На пороге стоял молодой человек в шортах и темных очках. Он явно был недоволен.
– Привел все-таки, – кивнул он в мою сторону. – Я же просил…
– Ладно-ладно, – перебил его раздраженный Кургулин. – Ты давай помалкивай. Разговорчив больно… Когда надо, от тебя полслова не добьешься, а как что не так – хоть слесаря вызывай фонтан перекрывать. Помог бы лучше, видишь, у меня груз.
И он протянул юноше раскладушку. Тот посмотрел на этот предмет, как породистая кошка персидских кровей могла бы посмотреть на скелет умершей от истощения мыши, который ей предлагают на обед.
– Ты зачем это приволок?
– Как зачем? Спать, – Кургулин старался побыстрее зайти вместе со мной в квартиру и захлопнуть дверь.
– Спа-ать, – усмехнулся юноша. – У тебя только одно на уме…
Тут Павел Филимонович бросил раскладушку возле вешалки, схватил молодого человека за рукав, утащил в комнату и захлопнул за собой дверь.
Я осталась стоять в коридоре. До меня донеслись недовольные реплики юноши и уговаривающий, наставительный голос Кургулина.
Не имея никакого желания подслушивать, я прошла на кухню и выкурила там сигарету «Мальборо», созерцая недвижные пыльные кроны тополей, томящихся в безветренном летнем мареве.
«Прямо как в духовке, – подумала я, гася сигарету. – Дождя бы с грозой».
Мой клиент тем временем закончил свои нравоучения и решил представить мне объект, при котором я должна была находиться денно и нощно.
– Это Антоша. То есть Антон, – поправился Кургулин, похлопывая юношу по плечу.
– Женя, – коротко представилась я. – Мы будем выходить из дома?

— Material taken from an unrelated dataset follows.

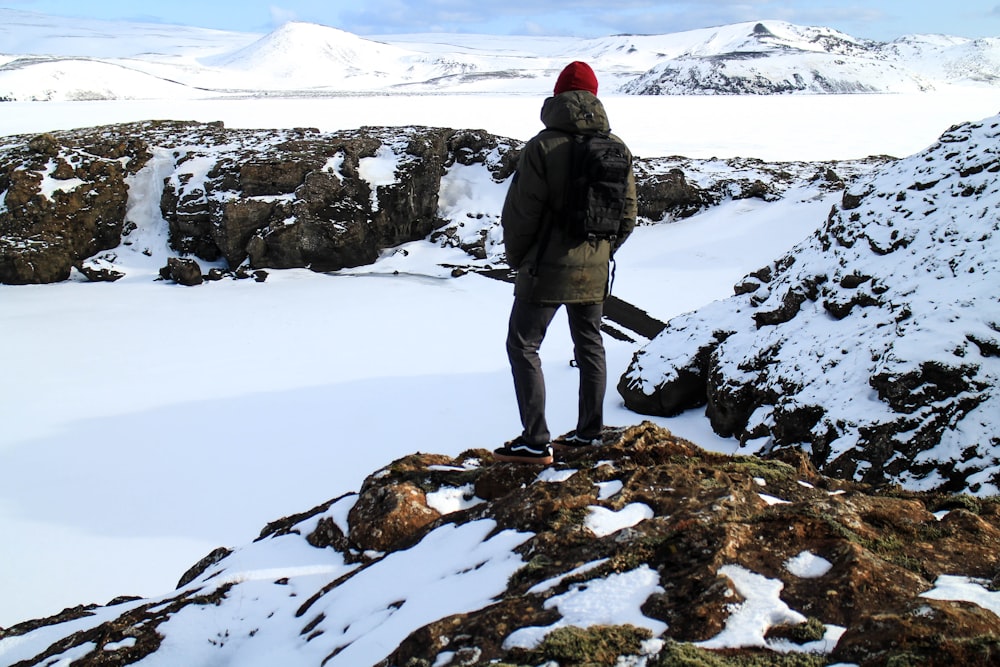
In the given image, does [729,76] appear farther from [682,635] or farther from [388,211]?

– Ни в коем случае, – ответил за парня Кургулин, хотя тот уже открыл рот.– Находиться только в квартире, открывать только мне.
– На три звонка?
– Именно, – подтвердил Павел Филимонович. – Всех остальных – посылать.
Юноша вдруг рассмеялся.
– Куда посылать? – спросил он, ехидно глядя на Кургулина.
Тот повернулся к нему и очень серьезно посмотрел парню в глаза.
– Сам знаешь, – ответил Павел Филимонович, как будто речь шла не об обычной матерной фразе, а о чем-то крайне существенном.
Кургулин через минуту свалил, предварительно покопавшись в тумбочке под телевизором и прихватив с собой какие-то газеты. Мы остались вдвоем.
Антоша натужно, явно желая показать, что мое общество ему неинтересно, зевнул.
– Вы вот что, – сморщил он переносицу. – Не воняйте здесь больше.
– Что-о?
Молодой человек помахал рукой перед носом, как бы разгоняя воздух.
– Не выношу сигаретный дым, – пояснил он. – И вообще…
– В контракте нет ни строчки о том, что я должна выполнять ваши желания, – заявила я, немедленно доставая из пачки следующую сигарету. – Но, если вы как следует попросите, я, может быть, и соглашусь не курить здесь. Ну так как, юноша?
Юный объект охраны скорчил такую рожу, как будто проглотил сразу половину лимона.
– Я. Очень. Прошу. Вас. Не. Курите. Пожалуйста, – проговорил он. – Этого достаточно или встать перед вами на колени?
– Достаточно, – милостиво согласилась я, пряча пачку «Мальборо».
Антоша дернул плечом и вышел из кухни. Я еще немного поглядела в окно – на небе не было даже намека на самое хилое облачко – и прошла в комнату.
Парень сидел на диване, уложив ноги на стол, и листал журнал. Он явно не собирался вступать со мной ни в какие разговоры.
Да и мне не очень-то хотелось, если честно. Молчание – вещь настолько редкая по нашим временам, что я была даже довольна сложившейся ситуацией.
Чего нельзя было сказать об Антоне. Он явно тяготился наступившей тишиной и моим присутствием. Поскольку он не испытывал ко мне добрых чувств, а молчание явно переносил плохо, то можно было предполагать, что рано или поздно он начнет меня доставать.